According to the text on fuzzy datasets, what three things does printing the FuzzyDataFrame show?

==== TEXT SHOWN

Dataset Overview and Display
Get a comprehensive view of your fuzzy dataset:
# Display the complete FuzzyDataFrame
print(fdf)
# This shows:
# - All fuzzy values in readable format
# - Row and column labels
# - Automatic formatting for large datasets
Detailed Fuzzy Number Examination
Inspect the internal structure of individual fuzzy numbers:
# Select a specific fuzzy value for detailed analysis
sample_value = fdf['temperature'][0]
# Examine fuzzy number components
print(f"Fuzzy value: {sample_value}")
print(f"membership and non-membership degree: [{sample_value.md}, {sample_value.nmd}]")
print(f"Score value: {sample_value.score}")
Data Quality and Consistency Checks
Verify the integrity and consistency of your fuzzy dataset:
# Check for empty or invalid data
if fdf.shape[0] == 0:
print("Warning: Dataset is empty")
# Verify column consistency
print(f"All columns have same mtype: {fdf.mtype}")

========
==== SOURCE INFORMATION

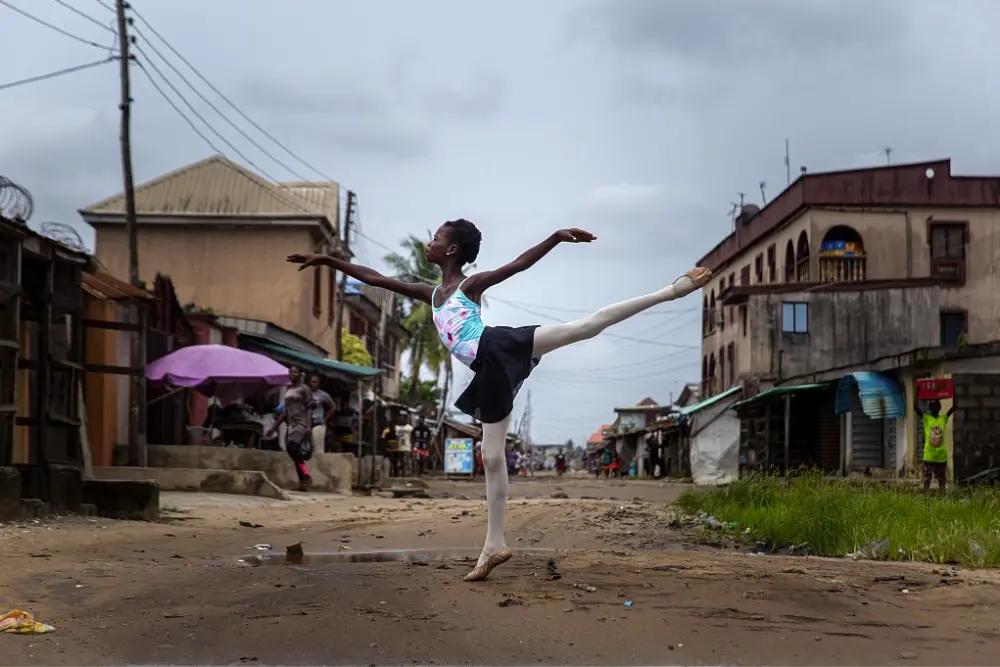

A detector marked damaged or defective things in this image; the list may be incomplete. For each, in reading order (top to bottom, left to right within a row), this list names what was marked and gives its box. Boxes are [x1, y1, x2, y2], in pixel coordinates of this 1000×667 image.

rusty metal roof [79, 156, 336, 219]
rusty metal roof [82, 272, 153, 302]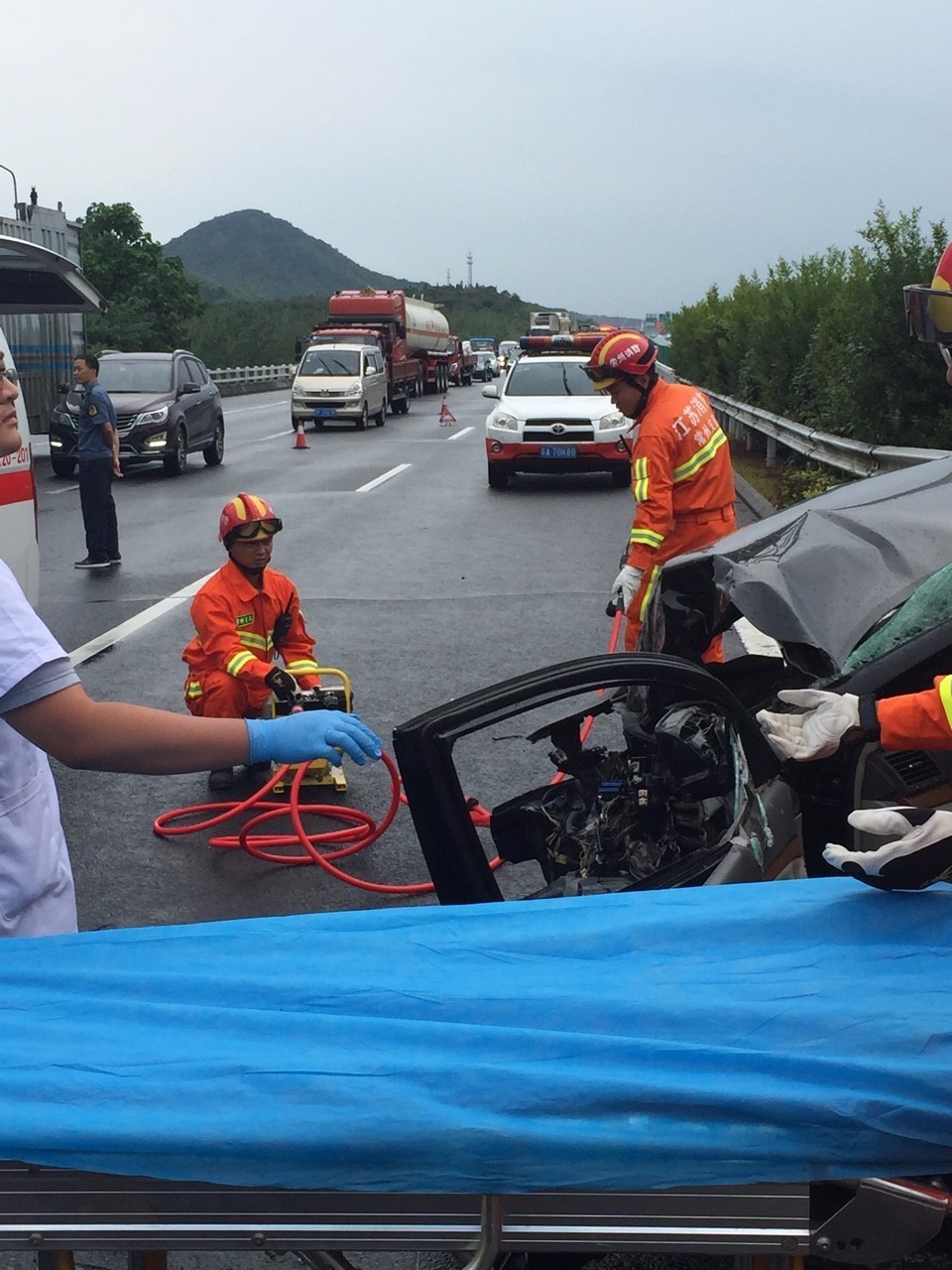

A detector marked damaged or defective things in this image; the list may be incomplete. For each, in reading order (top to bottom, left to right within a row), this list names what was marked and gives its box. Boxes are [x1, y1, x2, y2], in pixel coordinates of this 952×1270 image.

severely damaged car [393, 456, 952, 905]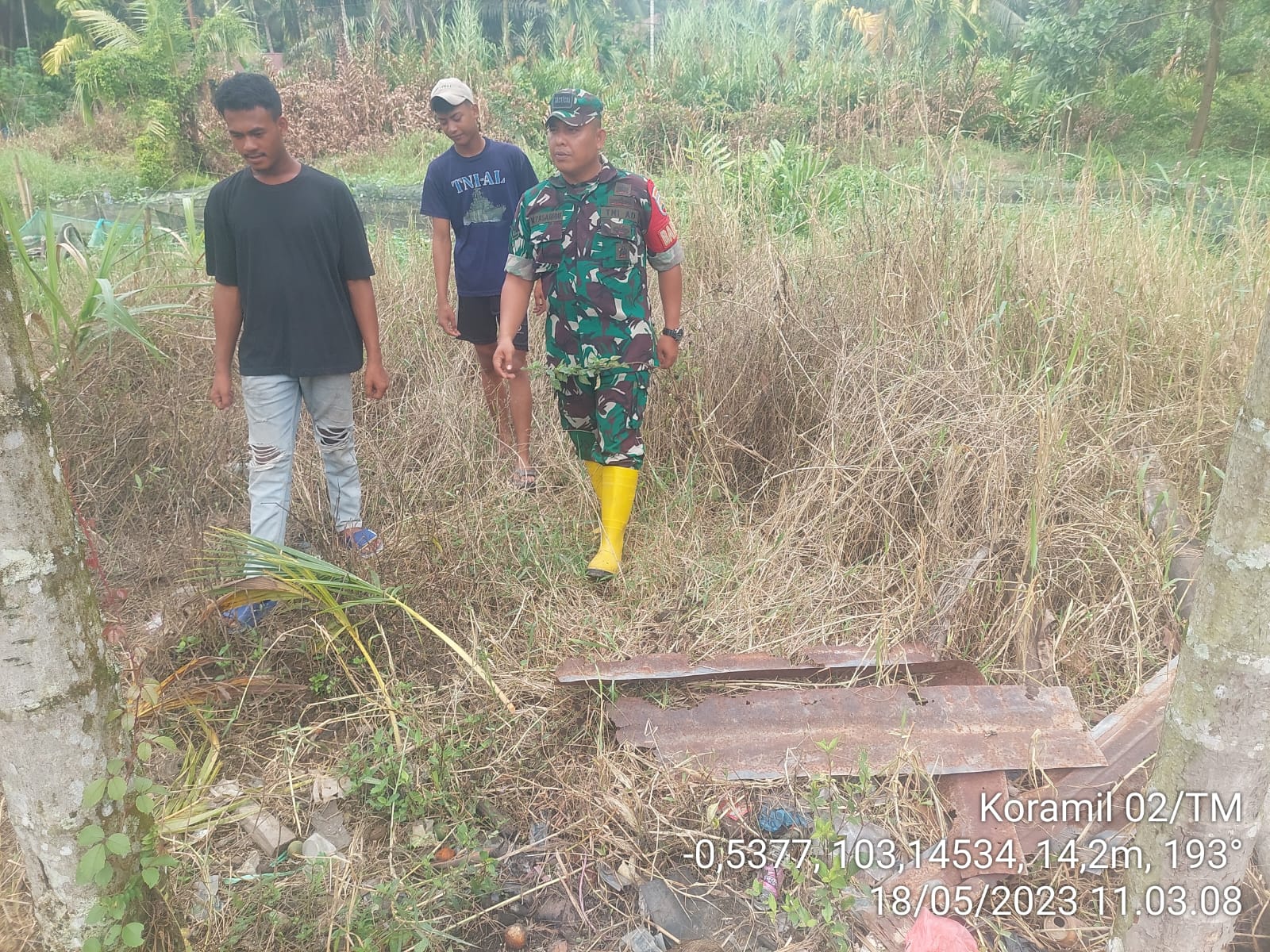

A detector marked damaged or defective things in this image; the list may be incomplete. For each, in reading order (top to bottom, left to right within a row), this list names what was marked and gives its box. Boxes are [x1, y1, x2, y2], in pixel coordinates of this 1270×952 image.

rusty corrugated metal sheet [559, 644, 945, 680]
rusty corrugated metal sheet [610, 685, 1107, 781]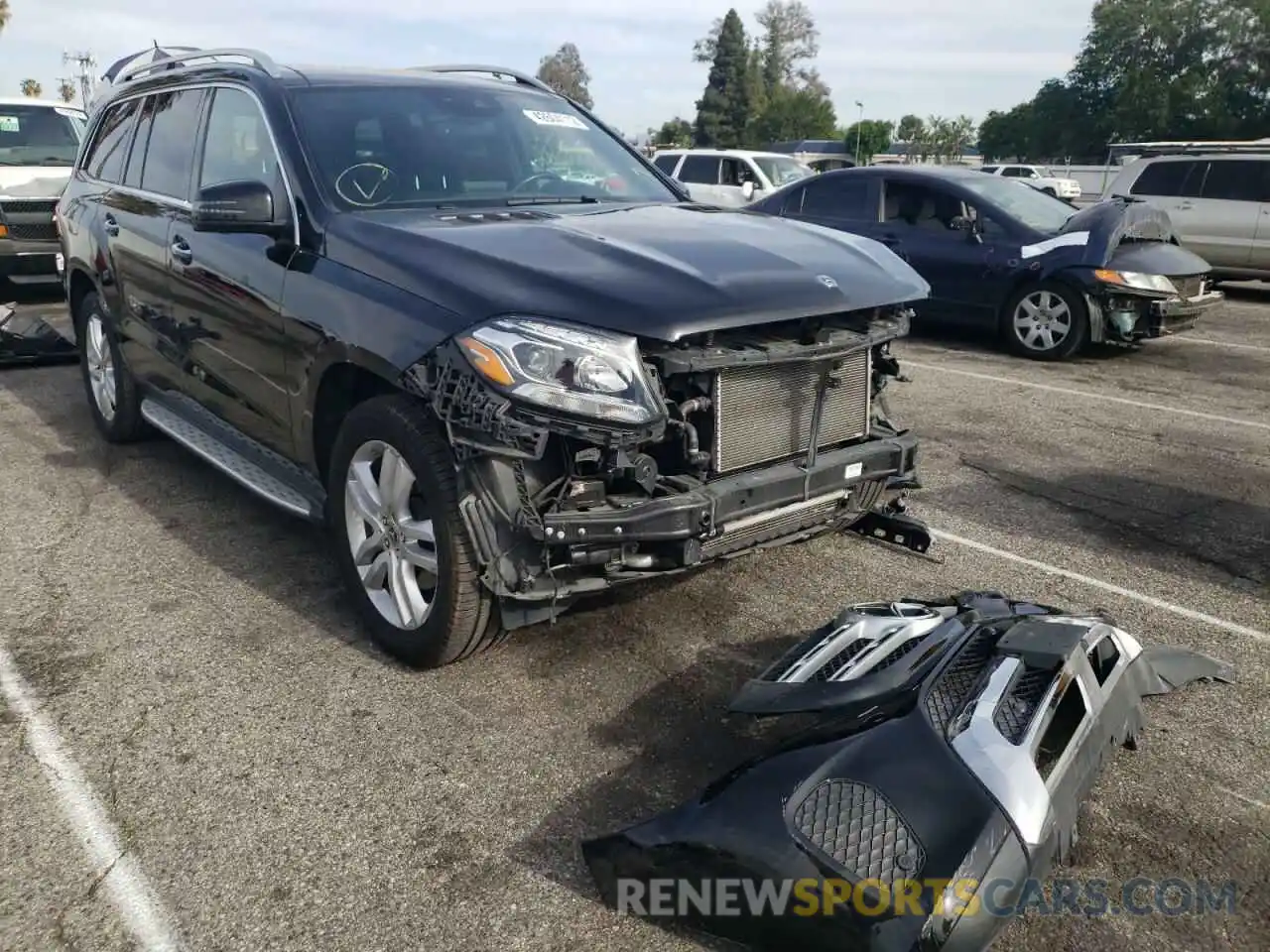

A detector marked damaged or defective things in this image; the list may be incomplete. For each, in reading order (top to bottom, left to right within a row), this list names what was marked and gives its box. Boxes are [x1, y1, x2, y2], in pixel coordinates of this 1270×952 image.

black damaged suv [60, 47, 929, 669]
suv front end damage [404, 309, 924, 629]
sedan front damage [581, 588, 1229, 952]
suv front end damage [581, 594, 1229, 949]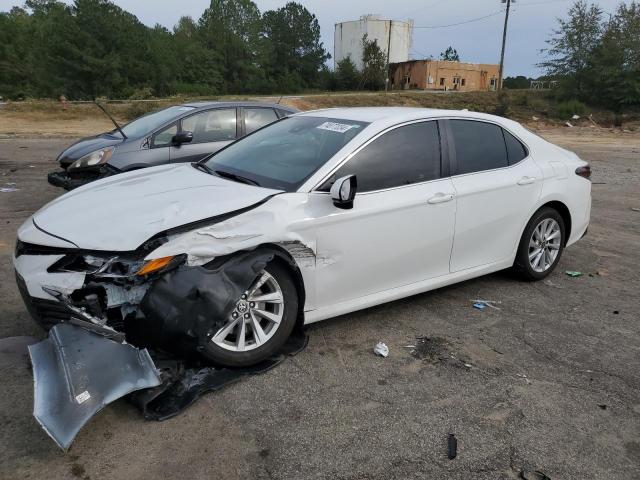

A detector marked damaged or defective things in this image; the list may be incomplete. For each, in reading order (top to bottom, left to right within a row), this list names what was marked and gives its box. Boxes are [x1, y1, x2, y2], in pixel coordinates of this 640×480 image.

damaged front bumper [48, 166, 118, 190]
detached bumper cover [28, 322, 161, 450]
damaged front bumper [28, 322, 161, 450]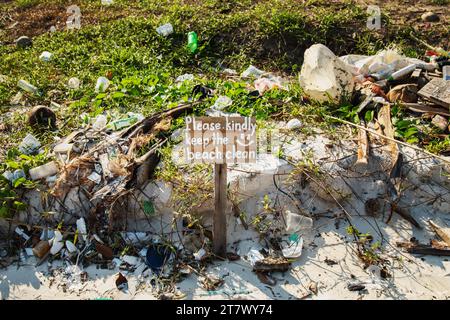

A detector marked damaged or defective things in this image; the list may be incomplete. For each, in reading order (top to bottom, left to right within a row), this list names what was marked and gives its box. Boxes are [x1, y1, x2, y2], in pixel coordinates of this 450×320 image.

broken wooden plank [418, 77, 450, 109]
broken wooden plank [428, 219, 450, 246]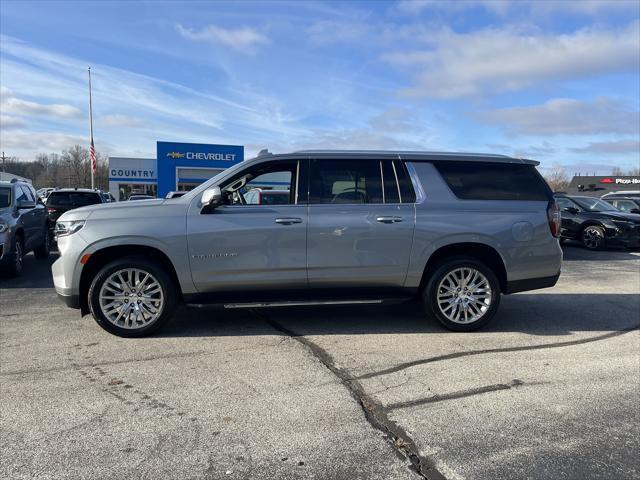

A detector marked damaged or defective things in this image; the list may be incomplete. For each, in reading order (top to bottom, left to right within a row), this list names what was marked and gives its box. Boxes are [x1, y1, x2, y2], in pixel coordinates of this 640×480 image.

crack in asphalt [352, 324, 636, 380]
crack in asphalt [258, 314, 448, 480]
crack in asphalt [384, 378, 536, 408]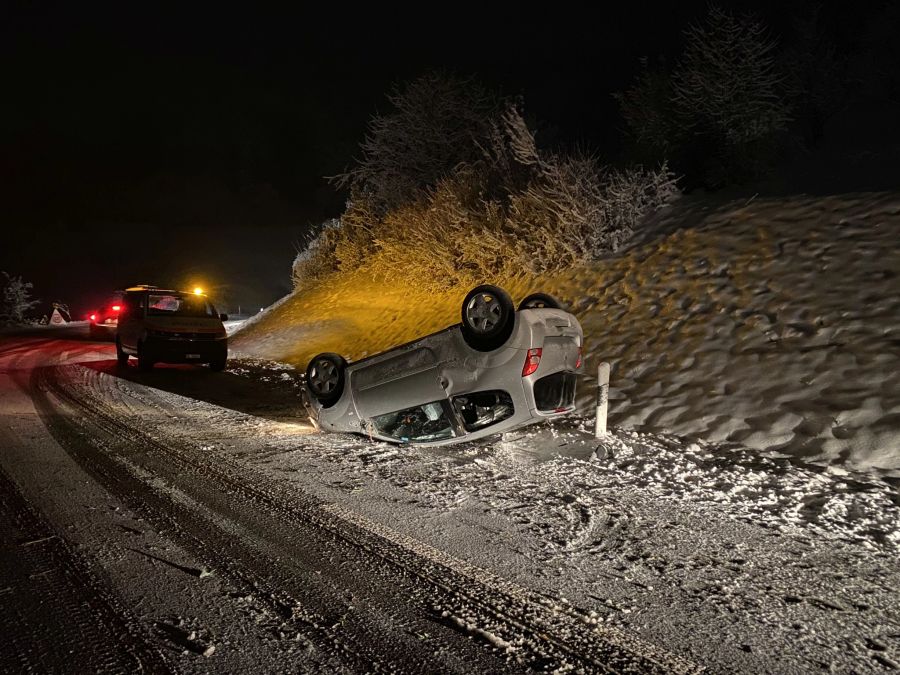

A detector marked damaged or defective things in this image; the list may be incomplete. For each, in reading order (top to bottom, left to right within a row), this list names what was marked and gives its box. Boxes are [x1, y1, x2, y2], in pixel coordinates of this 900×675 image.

========

EXERCISE ANSWER
All fuzzy values in readable format, row and column labels, and automatic formatting for large datasets.